New (Hawaii) Complaint: Coronavirus Orders Violate Right To Travel, Equal Protection, Due Process (And More)
by Robert Thomas, InverseCondemnation, June 16, 2020
Here's the second complaint filed in the U.S. District Court for the District of Hawaii challenging the governor's coronavirus shut down orders. Back in March, the governor issued a proclamation declaring an emergency, and since then has issued nine "supplemental" declarations, re-upping the end date which is now the end of July). Here's the first complaint (in that case, the plaintiffs dropped their request for a TRO, and the court has scheduled a hearing on a motion for preliminary injunction for June 26, 2020).
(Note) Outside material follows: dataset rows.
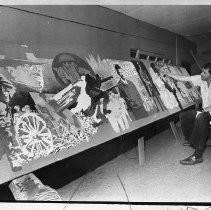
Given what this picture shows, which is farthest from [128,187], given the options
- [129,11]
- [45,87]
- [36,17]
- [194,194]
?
[129,11]

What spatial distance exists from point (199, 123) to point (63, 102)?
175 centimetres

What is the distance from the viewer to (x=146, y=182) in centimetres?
249

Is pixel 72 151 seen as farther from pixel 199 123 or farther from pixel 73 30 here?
pixel 199 123

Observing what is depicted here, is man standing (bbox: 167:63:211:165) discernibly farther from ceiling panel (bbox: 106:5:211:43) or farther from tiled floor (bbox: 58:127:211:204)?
ceiling panel (bbox: 106:5:211:43)

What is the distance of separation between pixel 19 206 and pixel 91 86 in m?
1.32

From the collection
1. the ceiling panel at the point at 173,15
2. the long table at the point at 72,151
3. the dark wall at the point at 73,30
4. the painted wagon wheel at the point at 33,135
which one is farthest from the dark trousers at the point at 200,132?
the painted wagon wheel at the point at 33,135

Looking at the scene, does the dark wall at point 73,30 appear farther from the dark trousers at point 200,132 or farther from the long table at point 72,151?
the dark trousers at point 200,132

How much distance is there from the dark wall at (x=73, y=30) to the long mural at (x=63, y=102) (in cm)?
18

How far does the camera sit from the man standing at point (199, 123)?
3.03m

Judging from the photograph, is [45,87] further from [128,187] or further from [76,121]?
[128,187]

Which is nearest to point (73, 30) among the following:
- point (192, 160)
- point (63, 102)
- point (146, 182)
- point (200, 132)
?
point (63, 102)

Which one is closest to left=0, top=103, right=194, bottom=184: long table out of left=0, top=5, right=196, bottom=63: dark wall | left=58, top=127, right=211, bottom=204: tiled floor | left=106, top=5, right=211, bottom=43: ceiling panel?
left=58, top=127, right=211, bottom=204: tiled floor

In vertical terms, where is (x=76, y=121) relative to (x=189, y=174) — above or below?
above

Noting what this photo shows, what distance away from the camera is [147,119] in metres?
3.09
There's a Fifth Amendment claim (sorry, not a takings claim, but a right to travel), as well as a host of federal constitutional claims (due process, equal protection, section 1983). While there's no direct claim that the extensions violate the "automatic termination" provision in Hawaii's emergency response statute, that argument is a key element of the due process claim. Hawaii law automatically terminates a declaration of emergency when the governor issues a "separate" declaration, or on the sixtieth day, whichever comes first:
A state of emergency and a local state of emergency shall terminate automatically sixty days after the issuance of a proclamation of a state of emergency or local state of emergency, respectively, or by a separate proclamation of the governor or mayor, whichever occurs first.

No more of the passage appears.